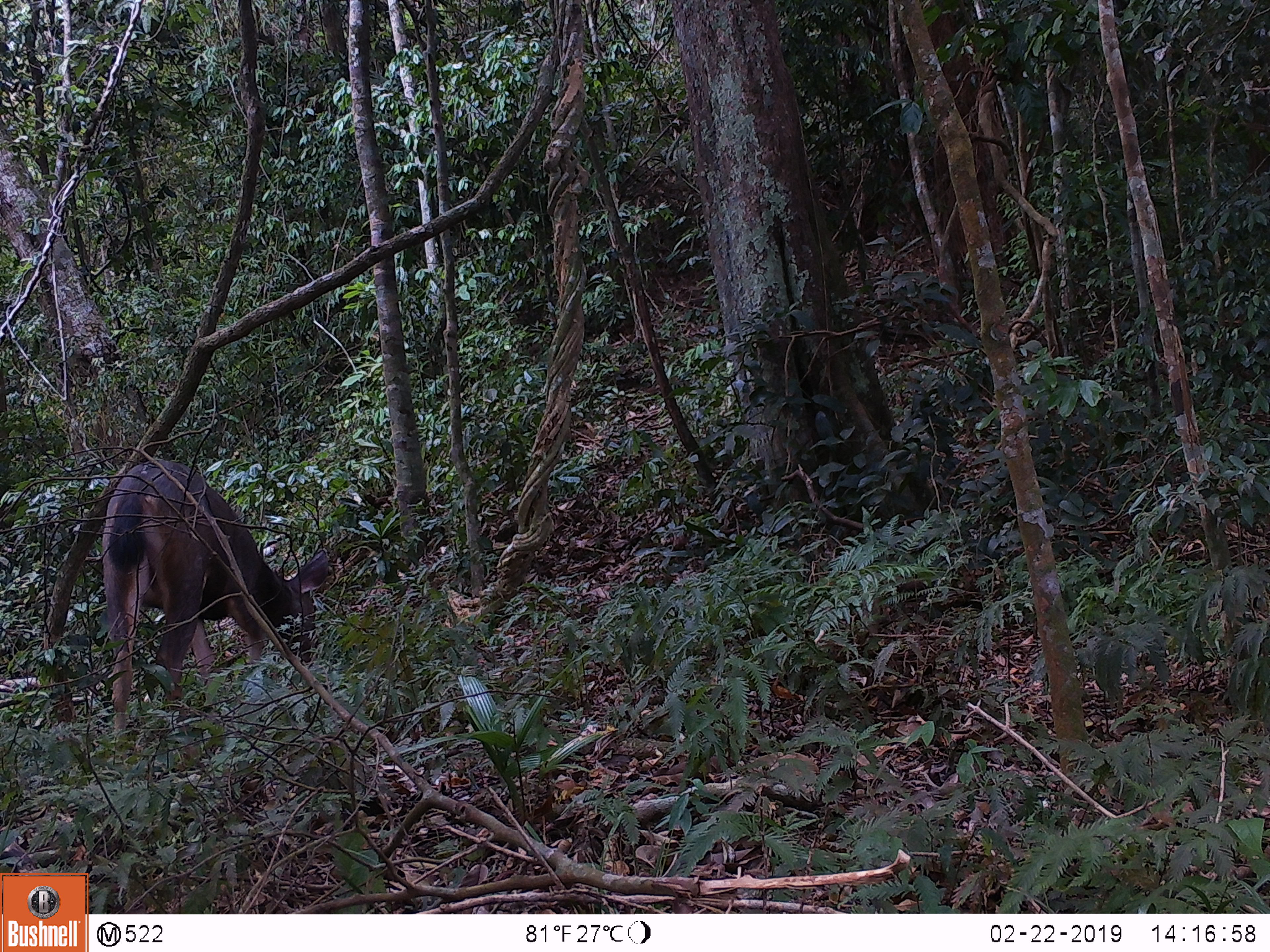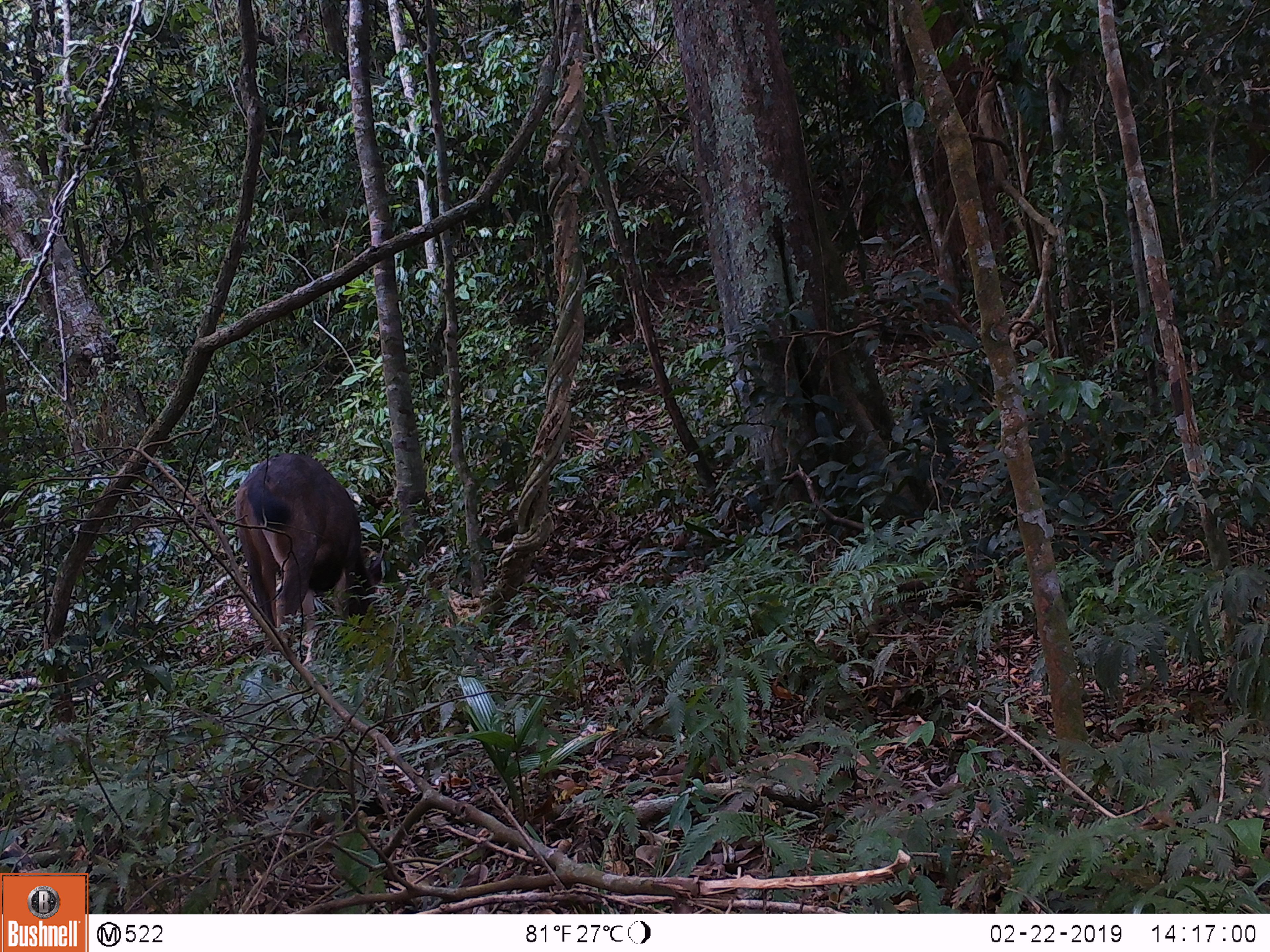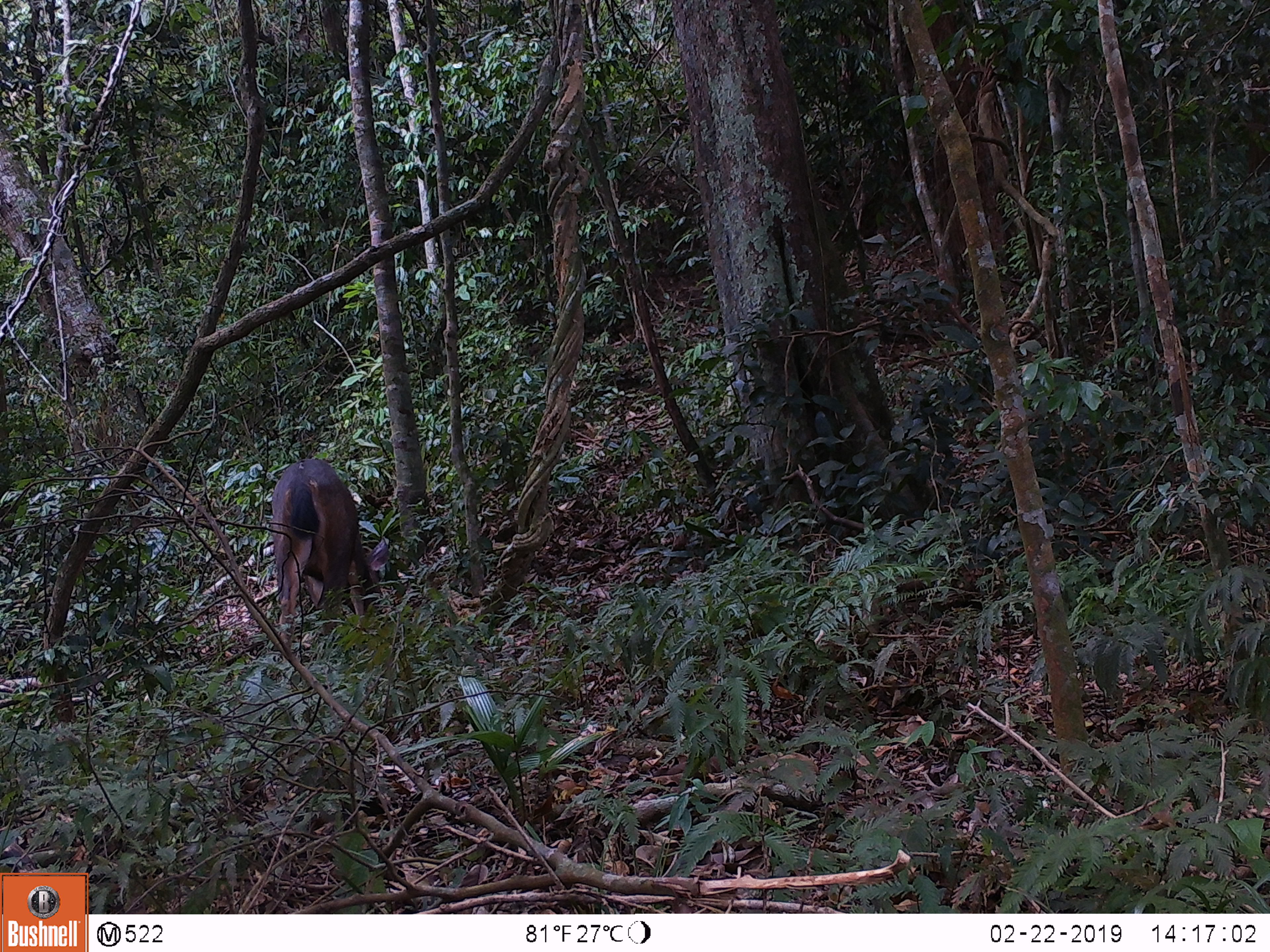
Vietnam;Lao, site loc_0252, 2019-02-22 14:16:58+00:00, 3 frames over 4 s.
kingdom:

...

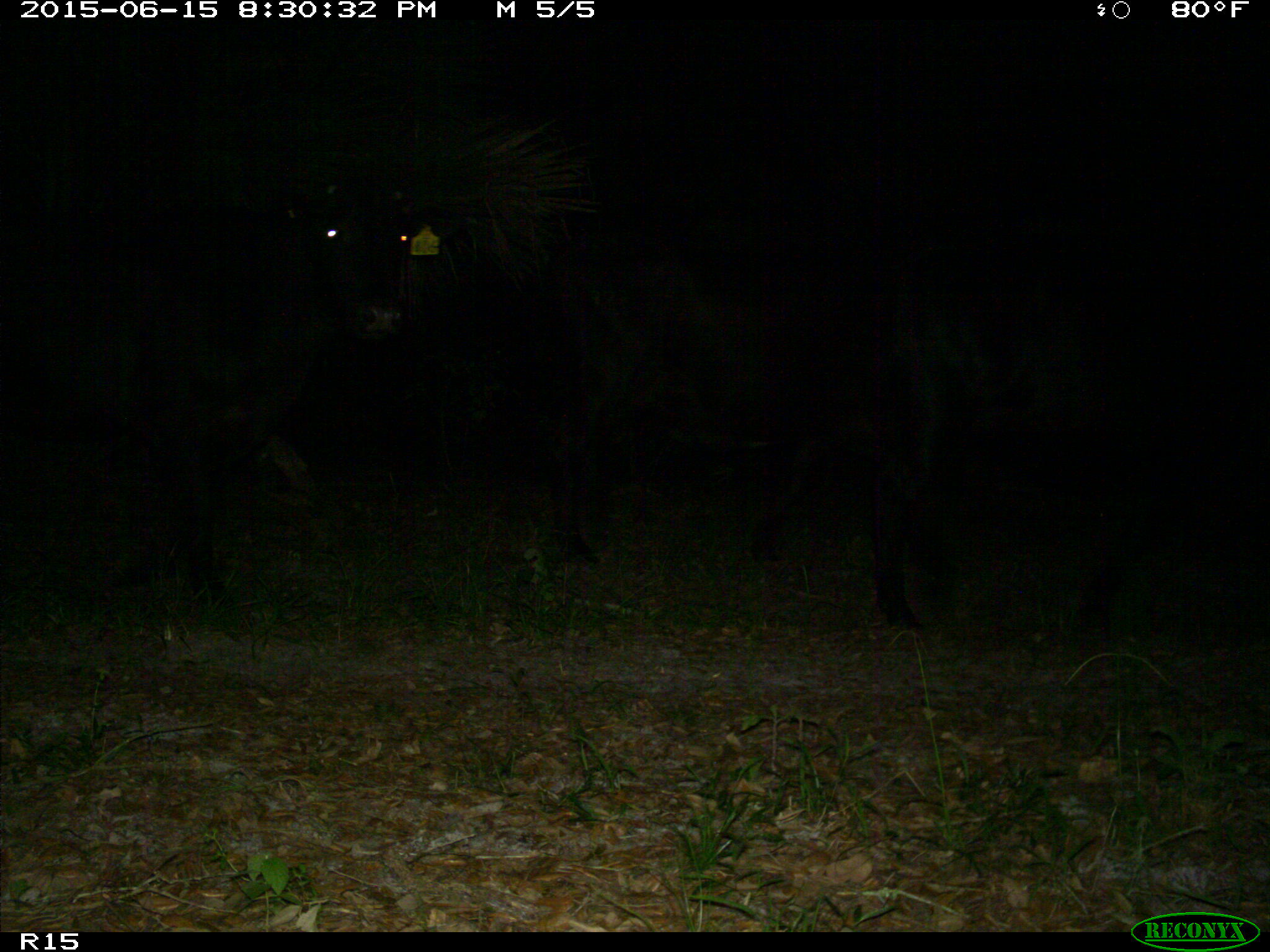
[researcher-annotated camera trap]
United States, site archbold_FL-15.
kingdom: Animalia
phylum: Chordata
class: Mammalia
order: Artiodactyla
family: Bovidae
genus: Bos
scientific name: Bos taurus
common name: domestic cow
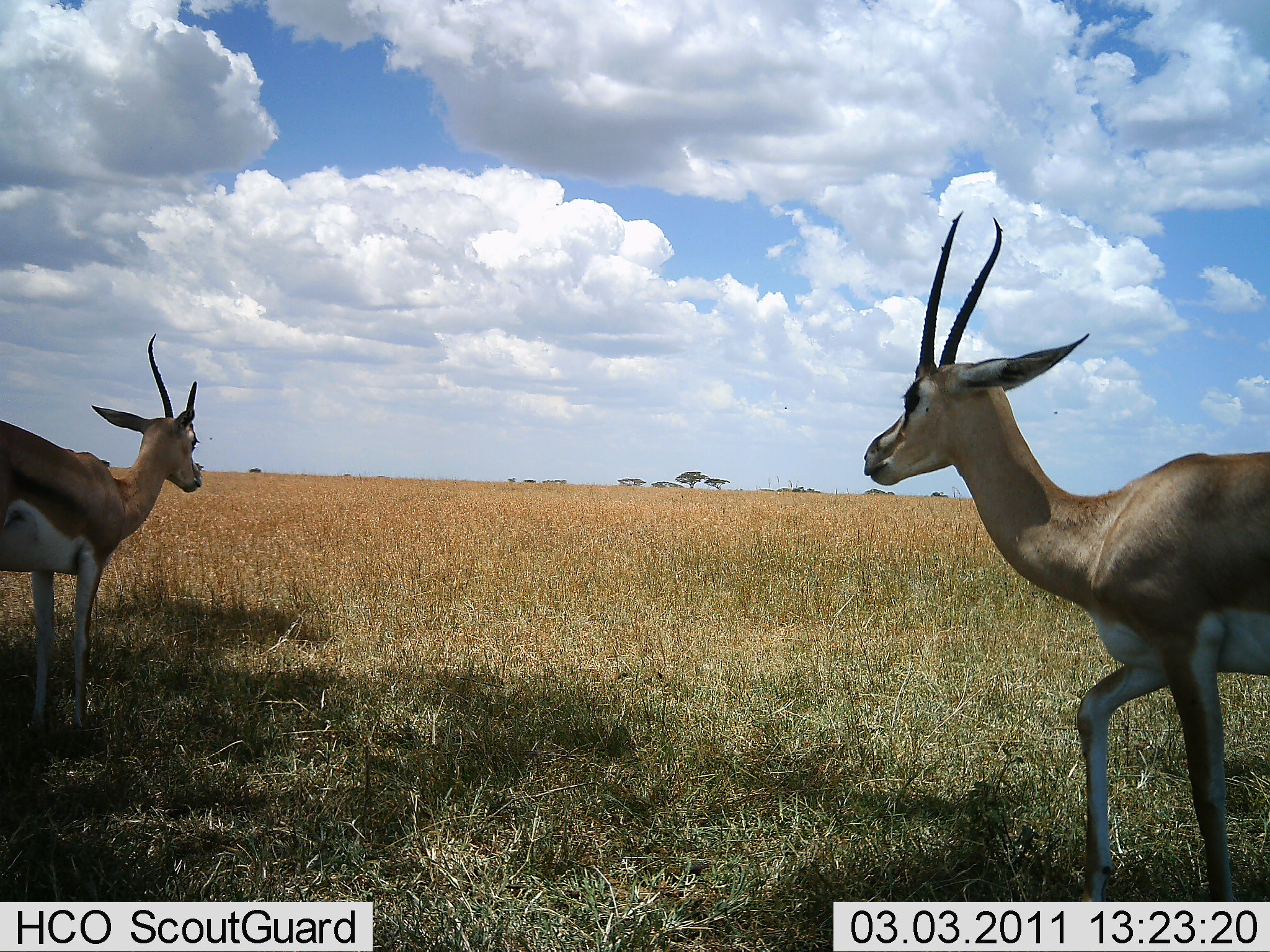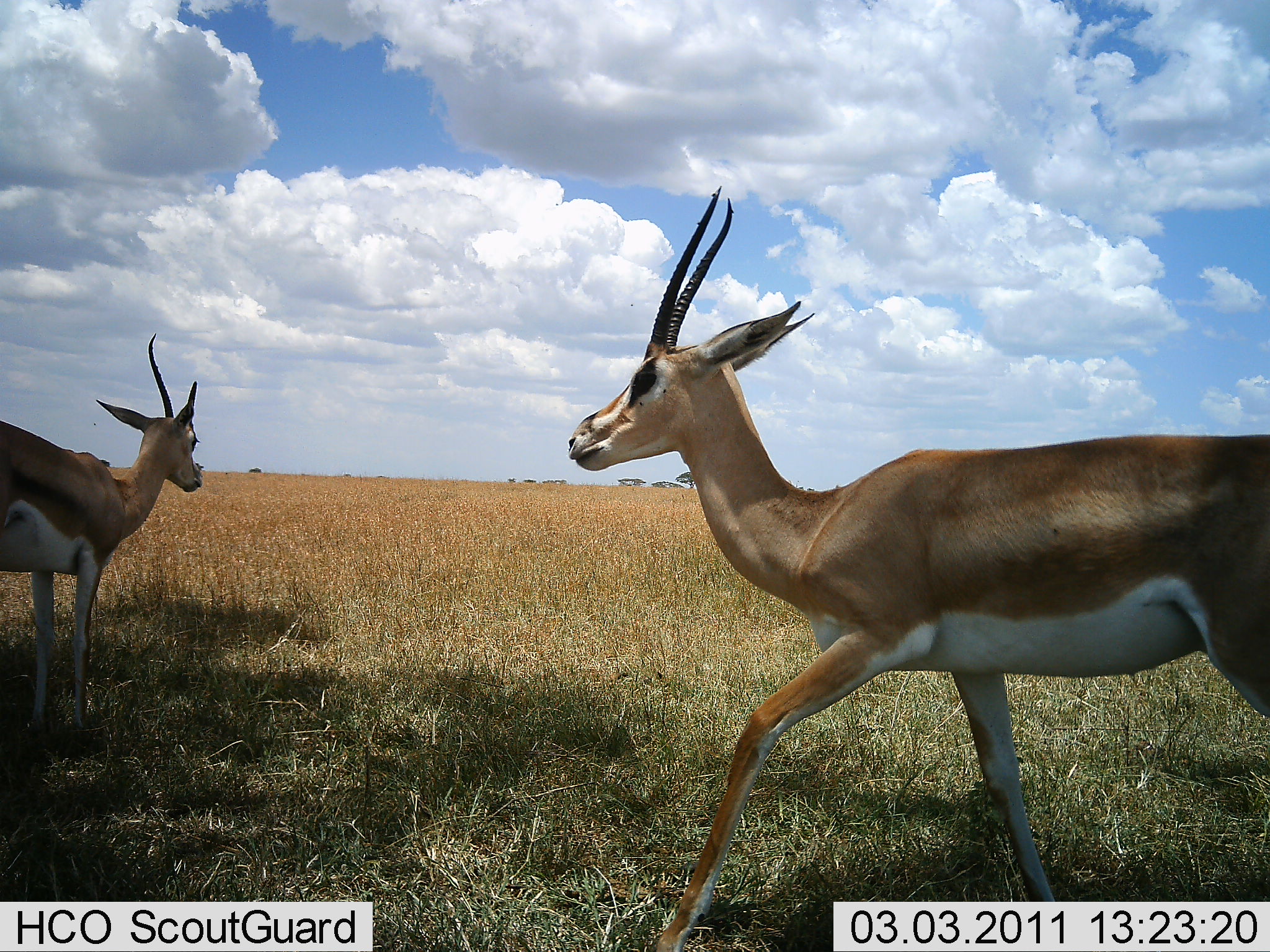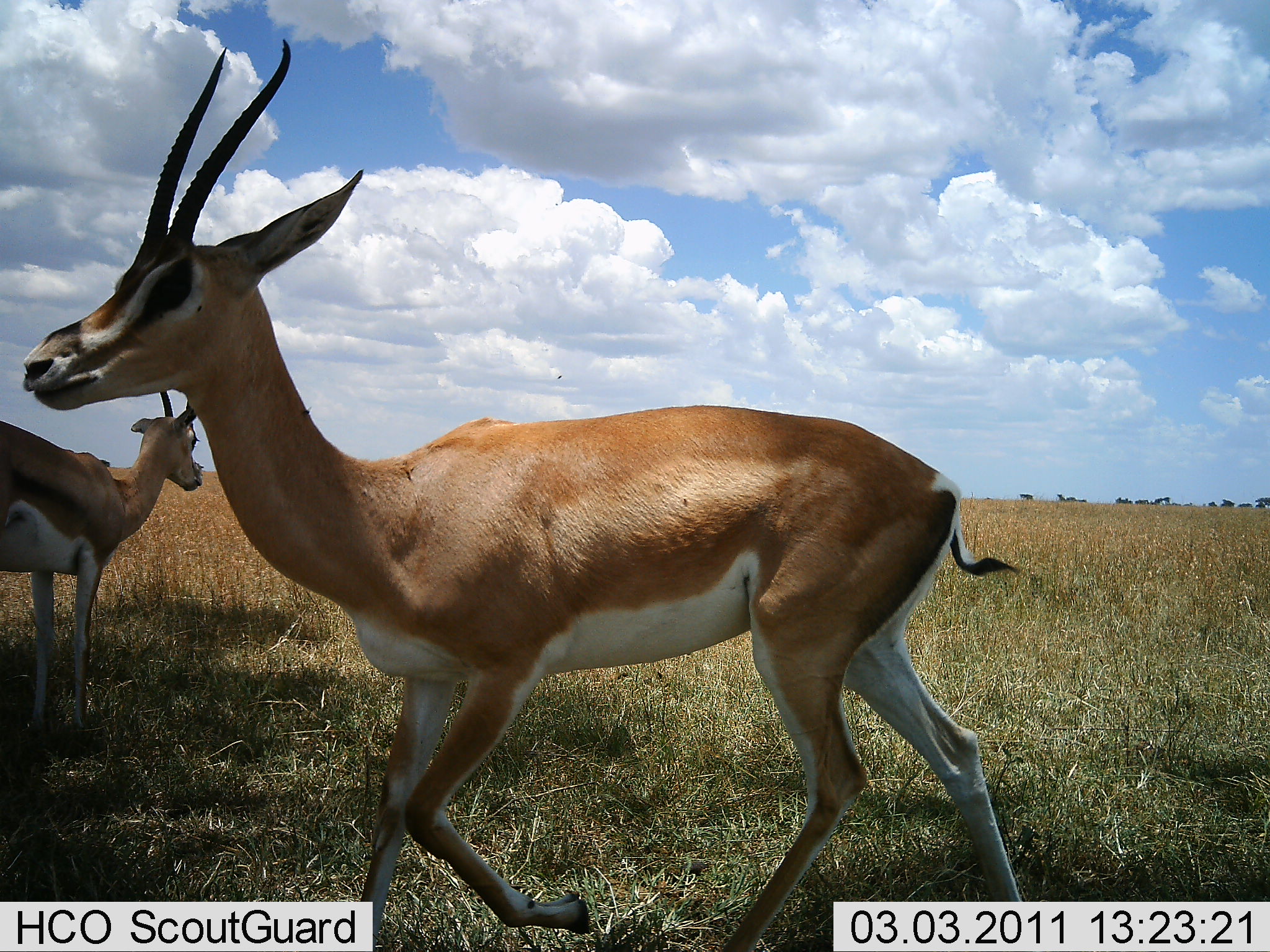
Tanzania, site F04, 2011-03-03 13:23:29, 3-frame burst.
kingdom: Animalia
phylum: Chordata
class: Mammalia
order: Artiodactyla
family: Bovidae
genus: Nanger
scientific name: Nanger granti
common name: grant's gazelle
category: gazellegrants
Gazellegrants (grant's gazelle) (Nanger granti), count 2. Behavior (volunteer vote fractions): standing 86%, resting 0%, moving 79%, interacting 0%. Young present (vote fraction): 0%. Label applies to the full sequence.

## WORK REQUEST
Filter the records above for lines with "name".

## WRITTEN ANSWER
scientific name: Bos taurus
common name: domestic cow
scientific name: Nanger granti
common name: grant's gazelle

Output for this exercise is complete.